Key facts
- MicroStrategy has ended its "never sell" Bitcoin strategy.
- The company introduced a new Digital Credit Capital Framework.
- The new framework allows for Bitcoin sales to fund dividends and buybacks.
- MicroStrategy's stock jumped over 12% on Monday following the announcement.
- The stock surge led a broader rally in bitcoin-linked stocks.
- Bitcoin remained under pressure near $60,000.
- MicroStrategy's stock is on track for its eleventh losing month in twelve.
- Shares are down 41% in June.
- TD Cowen slashed its price target to $260 from $400.
- The price target reduction cited Bitcoin's ongoing weakness and a lowered year-end BTC forecast.
MicroStrategy has formally ended its "never sell" Bitcoin strategy with the introduction of a new Digital Credit Capital Framework. This framework allows the company to sell its Bitcoin holdings to fund dividends and stock buybacks. The announcement on Monday led to a significant surge in MicroStrategy's stock, which jumped over 12%, and contributed to a broader rally in bitcoin-linked stocks.

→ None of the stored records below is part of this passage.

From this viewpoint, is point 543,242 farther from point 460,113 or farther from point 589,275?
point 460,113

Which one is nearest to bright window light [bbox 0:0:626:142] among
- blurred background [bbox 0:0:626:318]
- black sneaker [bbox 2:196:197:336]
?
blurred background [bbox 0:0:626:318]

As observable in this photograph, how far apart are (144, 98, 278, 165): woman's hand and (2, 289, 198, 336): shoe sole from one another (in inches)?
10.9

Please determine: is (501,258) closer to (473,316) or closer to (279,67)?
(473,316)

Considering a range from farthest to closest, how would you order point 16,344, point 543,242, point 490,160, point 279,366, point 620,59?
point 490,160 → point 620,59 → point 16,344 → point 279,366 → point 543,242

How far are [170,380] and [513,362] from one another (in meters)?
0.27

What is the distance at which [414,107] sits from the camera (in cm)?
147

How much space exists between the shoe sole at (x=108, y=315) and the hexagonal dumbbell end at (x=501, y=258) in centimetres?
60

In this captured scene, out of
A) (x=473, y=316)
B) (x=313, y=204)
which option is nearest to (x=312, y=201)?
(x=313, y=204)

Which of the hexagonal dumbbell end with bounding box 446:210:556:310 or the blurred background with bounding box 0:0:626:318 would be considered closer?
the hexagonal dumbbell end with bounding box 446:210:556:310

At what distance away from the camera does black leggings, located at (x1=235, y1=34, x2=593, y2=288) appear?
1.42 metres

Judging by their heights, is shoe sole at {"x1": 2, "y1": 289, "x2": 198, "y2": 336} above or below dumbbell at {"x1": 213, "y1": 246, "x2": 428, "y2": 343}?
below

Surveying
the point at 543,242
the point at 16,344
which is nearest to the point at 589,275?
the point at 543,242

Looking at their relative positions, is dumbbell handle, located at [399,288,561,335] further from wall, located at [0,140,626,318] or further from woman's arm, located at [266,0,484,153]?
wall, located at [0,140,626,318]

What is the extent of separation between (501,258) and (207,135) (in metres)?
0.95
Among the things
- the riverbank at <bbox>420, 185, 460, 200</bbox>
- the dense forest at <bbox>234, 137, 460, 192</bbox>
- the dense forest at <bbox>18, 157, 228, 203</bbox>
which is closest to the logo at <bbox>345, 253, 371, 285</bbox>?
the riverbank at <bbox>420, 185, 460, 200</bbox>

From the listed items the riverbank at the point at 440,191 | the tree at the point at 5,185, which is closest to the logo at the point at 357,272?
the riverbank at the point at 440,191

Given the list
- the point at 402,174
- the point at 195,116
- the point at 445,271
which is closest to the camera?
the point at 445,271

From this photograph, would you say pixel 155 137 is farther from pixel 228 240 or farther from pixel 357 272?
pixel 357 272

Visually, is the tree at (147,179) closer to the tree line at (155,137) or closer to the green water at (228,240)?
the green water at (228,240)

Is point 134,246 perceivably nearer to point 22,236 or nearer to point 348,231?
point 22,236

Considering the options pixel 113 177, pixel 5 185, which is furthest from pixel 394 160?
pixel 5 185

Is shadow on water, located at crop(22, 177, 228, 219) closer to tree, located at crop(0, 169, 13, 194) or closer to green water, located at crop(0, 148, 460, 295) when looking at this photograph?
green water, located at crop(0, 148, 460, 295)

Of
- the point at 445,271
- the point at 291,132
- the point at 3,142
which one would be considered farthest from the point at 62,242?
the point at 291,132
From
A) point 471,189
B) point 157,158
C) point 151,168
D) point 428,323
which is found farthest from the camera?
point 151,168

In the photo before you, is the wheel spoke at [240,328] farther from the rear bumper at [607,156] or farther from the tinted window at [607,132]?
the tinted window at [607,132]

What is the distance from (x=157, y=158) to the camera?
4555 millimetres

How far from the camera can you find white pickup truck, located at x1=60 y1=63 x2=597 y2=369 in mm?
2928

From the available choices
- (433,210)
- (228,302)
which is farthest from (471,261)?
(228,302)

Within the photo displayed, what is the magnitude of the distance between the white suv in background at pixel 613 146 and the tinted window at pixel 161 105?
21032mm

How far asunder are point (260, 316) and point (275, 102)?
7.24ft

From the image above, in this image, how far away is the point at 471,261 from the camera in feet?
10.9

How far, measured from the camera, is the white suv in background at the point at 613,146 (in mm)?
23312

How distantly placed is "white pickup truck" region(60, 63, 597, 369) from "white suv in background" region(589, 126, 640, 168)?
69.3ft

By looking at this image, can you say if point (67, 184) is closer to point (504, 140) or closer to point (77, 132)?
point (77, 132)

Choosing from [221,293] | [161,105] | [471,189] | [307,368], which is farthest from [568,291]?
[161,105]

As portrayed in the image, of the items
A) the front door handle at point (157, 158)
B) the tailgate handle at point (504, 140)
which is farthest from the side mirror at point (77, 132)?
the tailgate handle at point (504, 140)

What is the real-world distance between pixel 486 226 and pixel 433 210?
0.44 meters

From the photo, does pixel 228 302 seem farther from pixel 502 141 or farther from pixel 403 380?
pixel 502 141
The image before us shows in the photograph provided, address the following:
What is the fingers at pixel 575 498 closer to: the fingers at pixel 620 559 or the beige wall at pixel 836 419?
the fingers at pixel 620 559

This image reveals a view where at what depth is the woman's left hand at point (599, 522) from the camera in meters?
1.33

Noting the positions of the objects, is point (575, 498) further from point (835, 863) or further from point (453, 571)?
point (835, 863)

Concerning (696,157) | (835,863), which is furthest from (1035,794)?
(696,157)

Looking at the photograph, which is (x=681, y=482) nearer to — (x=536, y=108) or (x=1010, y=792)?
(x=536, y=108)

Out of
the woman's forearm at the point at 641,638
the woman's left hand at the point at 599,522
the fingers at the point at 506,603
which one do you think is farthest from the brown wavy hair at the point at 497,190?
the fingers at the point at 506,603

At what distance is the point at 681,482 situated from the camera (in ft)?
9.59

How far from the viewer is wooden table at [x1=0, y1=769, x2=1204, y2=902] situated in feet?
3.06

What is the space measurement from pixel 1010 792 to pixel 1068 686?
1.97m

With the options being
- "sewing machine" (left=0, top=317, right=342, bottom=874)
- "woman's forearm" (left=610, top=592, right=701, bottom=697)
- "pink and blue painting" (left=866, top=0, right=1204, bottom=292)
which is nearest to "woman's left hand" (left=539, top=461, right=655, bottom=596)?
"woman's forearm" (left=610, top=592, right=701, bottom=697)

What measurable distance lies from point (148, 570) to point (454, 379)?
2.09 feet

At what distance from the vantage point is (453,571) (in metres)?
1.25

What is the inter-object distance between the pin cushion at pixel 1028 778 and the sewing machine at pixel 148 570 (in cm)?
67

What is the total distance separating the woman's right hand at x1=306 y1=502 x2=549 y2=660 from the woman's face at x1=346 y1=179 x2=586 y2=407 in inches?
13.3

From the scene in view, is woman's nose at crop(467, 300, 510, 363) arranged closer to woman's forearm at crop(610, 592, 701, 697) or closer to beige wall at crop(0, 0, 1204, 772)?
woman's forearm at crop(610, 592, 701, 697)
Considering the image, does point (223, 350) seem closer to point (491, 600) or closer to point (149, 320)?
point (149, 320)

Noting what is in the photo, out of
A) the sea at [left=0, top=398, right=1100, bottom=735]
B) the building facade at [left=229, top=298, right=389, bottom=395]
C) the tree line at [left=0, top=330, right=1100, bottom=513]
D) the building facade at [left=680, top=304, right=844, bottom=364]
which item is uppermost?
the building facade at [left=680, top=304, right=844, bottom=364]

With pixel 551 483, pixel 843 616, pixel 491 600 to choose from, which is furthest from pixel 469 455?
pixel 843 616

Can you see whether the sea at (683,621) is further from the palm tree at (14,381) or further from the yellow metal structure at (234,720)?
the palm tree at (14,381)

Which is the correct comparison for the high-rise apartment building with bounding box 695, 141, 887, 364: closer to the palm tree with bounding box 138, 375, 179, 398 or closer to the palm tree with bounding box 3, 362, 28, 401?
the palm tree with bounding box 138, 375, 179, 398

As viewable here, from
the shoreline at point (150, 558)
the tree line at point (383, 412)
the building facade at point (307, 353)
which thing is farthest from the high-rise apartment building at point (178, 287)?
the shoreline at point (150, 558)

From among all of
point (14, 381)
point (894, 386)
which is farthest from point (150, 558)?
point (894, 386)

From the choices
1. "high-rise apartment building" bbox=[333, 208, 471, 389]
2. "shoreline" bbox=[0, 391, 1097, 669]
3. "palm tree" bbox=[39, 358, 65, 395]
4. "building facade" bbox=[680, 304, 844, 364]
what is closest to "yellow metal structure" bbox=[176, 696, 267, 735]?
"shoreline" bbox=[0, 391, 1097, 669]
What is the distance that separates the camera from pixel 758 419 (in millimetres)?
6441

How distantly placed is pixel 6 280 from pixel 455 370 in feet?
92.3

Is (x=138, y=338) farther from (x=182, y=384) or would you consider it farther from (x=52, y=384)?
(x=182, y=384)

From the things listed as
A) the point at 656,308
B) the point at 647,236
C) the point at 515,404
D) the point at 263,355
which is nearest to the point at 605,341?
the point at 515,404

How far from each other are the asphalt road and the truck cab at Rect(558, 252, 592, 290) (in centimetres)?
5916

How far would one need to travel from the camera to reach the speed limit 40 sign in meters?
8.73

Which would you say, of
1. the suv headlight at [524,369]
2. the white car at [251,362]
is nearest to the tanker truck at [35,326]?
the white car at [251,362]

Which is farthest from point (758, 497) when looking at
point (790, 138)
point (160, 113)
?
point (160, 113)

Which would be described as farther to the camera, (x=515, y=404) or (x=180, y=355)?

However, Bitcoin itself remained under pressure, trading near $60,000.
Despite the recent positive movement, MicroStrategy's stock is experiencing a difficult period. It is on track for its eleventh losing month in the past twelve, with shares already down 41% in June. Analyst sentiment reflects this caution, with TD Cowen slashing its price target for MicroStrategy's stock to $260 from $400. This reduction was attributed to ongoing weakness in Bitcoin and a lowered year-end forecast for the cryptocurrency.
The company's shift in strategy marks a departure from its previous commitment to holding Bitcoin indefinitely. The new framework introduces flexibility, enabling MicroStrategy to leverage its Bitcoin assets for shareholder returns and corporate finance activities. This strategic pivot aims to balance the company's exposure to cryptocurrency volatility with traditional financial mechanisms for value distribution.